Problems to solve:
- a) Name every person the Mumble Mansion history mentions by first name.
- b) Carry the Mumble Mansion history forward from its last sentence, keeping its voice and tone.

Text excerpt:

Mumble Mansion
Many living in Dunedin in the 70's may remember Mumble Mansion at 37 Hope Street.
Click here for some photos from the early days.
Or read an account of its history (1972 to 1977) below as I remember it.
A History of Mumble Mansion
Why Mumble Mansion
Mumble Mansion was a place in Dunedin where a bunch of like-minded young folk experienced life.
We had been living in assorted student flats in Dunedin and decided we needed a place for us all to enjoy our lifestyles together. At the end of 1972, a solid 2-storey 8-room house on the corner of Stafford and Hope Streets became available for rent at just $50 per week. There was also a basement that covered the entire floor area of the building – this clearly had potential as a lounge area / party area.
There were a couple of flats in Dunedin that had names, so we needed to give our home-to-be a name. Jacqi came up with 'Mumble Mansion' … Yes!! That's it!! See, by that stage, the word 'Mumble' had become a big part of our vocabulary. What? 'Mumble'? Ok, there's a story to 'Mumble' ...
Underwater Airlines
A few months earlier, Benny was having an 'Underwater Airlines' party for his 21st ... Ok ... 'Underwater Airlines' was a sub-group of 'Dinosaur Swamps' at varsity the year before ... right ... 'Dinosaur Swamps' was the name of an album just released by Flock, and a bunch of us at the time wanted a name for our group at the 'Mini-Congress' being held near Palmerston in early 1971 ... well, it's all history.
So anyway, many of us travelled to Christchurch for this amazing Underwater Airlines party at Benny's house. There were three separate worlds, each with its own music and lighting. Folks were absorbed in what was going on around them and in their brains (that had all been enlightened with Hofmann's Potion). Tony had gone on an amazing long-distant journey to galaxy Andromeda, just lying on the floor of one world, unable to speak for hours. Meanwhile, a bunch of us were out on the lawn of another world getting ready to fire rockets at the stroke of midnight of 5/6 August. Russ was trying to light the first rocket, so we all huddled round in a close circle to give some protection from the breeze. To help, I tossed in the words "Mumble Fuck", which then were picked up by all in the circle, and we all began to mutter "Mumble Fuck" as assistance. At that point, Tony had returned from Andromeda and was able to walk again, and joined our huddle. "Mumble Fuck" were the first words he spoke after being reborn. "Mumble Fuck! Ha ha ha! Mumble Fuck! Ha ha! Mumble Fuck!" he kept laughing as he wandered off again. Before long, 'Mumble' was included in every sentence Tony spoke that night: "Let's go and get a Mumble Burger" ... "You're all just a bunch of Mumblers!" ... "Have you got a license to Mumble in a built-up area?" and so on.
In the following months, 'Mumble' became part of our vocabulary, and soon was used to denote that enlightened state of mind we all enjoyed in those days. So when Jacqi came up with 'Mumble Mansion', we looked no further for a name to give our new home.

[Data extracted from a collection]
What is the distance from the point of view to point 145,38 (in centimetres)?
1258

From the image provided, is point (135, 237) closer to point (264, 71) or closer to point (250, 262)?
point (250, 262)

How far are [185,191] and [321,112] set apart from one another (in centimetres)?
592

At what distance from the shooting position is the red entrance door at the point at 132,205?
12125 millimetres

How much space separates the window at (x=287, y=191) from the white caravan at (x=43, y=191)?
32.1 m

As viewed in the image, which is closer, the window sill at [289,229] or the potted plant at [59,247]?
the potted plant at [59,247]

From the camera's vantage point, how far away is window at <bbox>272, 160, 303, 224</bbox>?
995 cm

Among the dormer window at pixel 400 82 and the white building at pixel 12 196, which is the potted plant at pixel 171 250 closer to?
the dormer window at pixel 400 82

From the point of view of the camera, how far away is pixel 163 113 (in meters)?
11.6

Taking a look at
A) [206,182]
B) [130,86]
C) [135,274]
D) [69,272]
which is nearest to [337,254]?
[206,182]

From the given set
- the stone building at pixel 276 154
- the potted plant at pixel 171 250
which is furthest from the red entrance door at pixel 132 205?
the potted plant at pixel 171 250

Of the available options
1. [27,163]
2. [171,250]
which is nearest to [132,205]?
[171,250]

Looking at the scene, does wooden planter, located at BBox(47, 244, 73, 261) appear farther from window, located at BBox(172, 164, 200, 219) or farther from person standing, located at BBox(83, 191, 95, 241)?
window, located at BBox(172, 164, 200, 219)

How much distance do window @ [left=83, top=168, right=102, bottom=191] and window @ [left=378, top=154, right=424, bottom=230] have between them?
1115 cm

Set of answers:
- a) Jacqi, Benny, Tony, Russ

- b)
The Early Days
By the start of 1973, there were about 10 of us living at Mumble Mansion - some varsity students, and some employed workers. The neighbours had not seen anything like it in that part of town ... "Oh, there's a strange lot of young people that have just moved into that flat down the street" was overheard at the corner-shop. But we were proud of our unique identity, a bit like a bunch of hippies in an urban commune. We felt we had our own 710 Ashbury Street (but perhaps not quite the same level of musical skills).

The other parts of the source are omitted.